◆ TASK PROMPT
Copy out the data below with "photograph" swapped for "image" and everything else unchanged. Leave the pictures out of your answer.

-- start LISTING --

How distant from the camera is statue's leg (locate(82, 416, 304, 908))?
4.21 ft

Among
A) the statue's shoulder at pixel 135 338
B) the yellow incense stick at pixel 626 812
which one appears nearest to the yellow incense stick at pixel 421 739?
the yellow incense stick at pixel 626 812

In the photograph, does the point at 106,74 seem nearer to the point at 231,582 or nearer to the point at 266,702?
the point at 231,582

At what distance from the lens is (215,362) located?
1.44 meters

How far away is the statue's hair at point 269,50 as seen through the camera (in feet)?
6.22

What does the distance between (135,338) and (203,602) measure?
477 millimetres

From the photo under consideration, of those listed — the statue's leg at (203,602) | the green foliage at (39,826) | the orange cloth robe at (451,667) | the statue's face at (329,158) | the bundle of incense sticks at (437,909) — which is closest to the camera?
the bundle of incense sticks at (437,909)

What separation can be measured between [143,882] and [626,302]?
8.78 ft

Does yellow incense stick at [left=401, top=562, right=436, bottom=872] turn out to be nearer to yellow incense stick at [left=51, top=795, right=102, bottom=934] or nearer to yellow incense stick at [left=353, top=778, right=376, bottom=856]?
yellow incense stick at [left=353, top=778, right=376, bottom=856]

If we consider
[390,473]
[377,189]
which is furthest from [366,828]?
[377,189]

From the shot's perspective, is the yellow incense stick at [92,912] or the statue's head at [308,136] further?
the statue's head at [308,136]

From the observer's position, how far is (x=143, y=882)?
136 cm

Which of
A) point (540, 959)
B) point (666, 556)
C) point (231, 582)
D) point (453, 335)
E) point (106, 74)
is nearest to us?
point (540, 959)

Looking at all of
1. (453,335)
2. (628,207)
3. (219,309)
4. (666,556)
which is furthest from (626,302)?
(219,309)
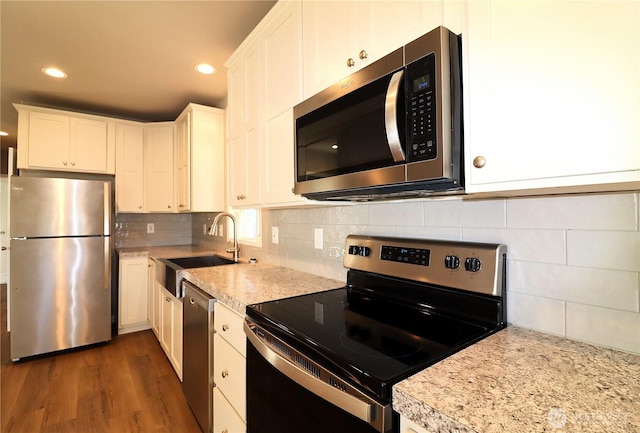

-- end LISTING --

◆ TASK RESPONSE
How distant from the camera is statue's leg (locate(82, 416, 304, 908))?
4.21 ft

Among
A) the statue's shoulder at pixel 135 338
B) the yellow incense stick at pixel 626 812
which one appears nearest to the yellow incense stick at pixel 421 739?
the yellow incense stick at pixel 626 812

In the image, does the point at 106,74 seem nearer to the point at 231,582 or nearer to the point at 266,702?
the point at 231,582

At what distance from the lens is (215,362) located?
1.44 meters

How far away is the statue's hair at point 269,50 as seen through the camera (in feet)?
6.22

What does the distance between (135,338) and (203,602) measure?
477 millimetres

From the photo under consideration, of those listed — the statue's leg at (203,602) | the green foliage at (39,826) | the orange cloth robe at (451,667) | the statue's face at (329,158) | the bundle of incense sticks at (437,909) — which is closest to the camera?
the bundle of incense sticks at (437,909)

What separation can be measured between [143,882] and [626,302]?
8.78 ft

Does yellow incense stick at [left=401, top=562, right=436, bottom=872] turn out to be nearer to yellow incense stick at [left=51, top=795, right=102, bottom=934] or nearer to yellow incense stick at [left=353, top=778, right=376, bottom=856]?
yellow incense stick at [left=353, top=778, right=376, bottom=856]

If we consider
[390,473]
[377,189]
which is furthest from [366,828]?
[377,189]

From the shot's perspective, is the yellow incense stick at [92,912] or the statue's head at [308,136] further?
the statue's head at [308,136]

From the observer's position, how far is (x=143, y=882)?
136 cm

Which of
A) point (540, 959)
B) point (666, 556)
C) point (231, 582)
D) point (453, 335)
E) point (106, 74)
is nearest to us?
point (540, 959)

Looking at all of
1. (453,335)
2. (628,207)
3. (219,309)
4. (666,556)
which is furthest from (626,302)?
(219,309)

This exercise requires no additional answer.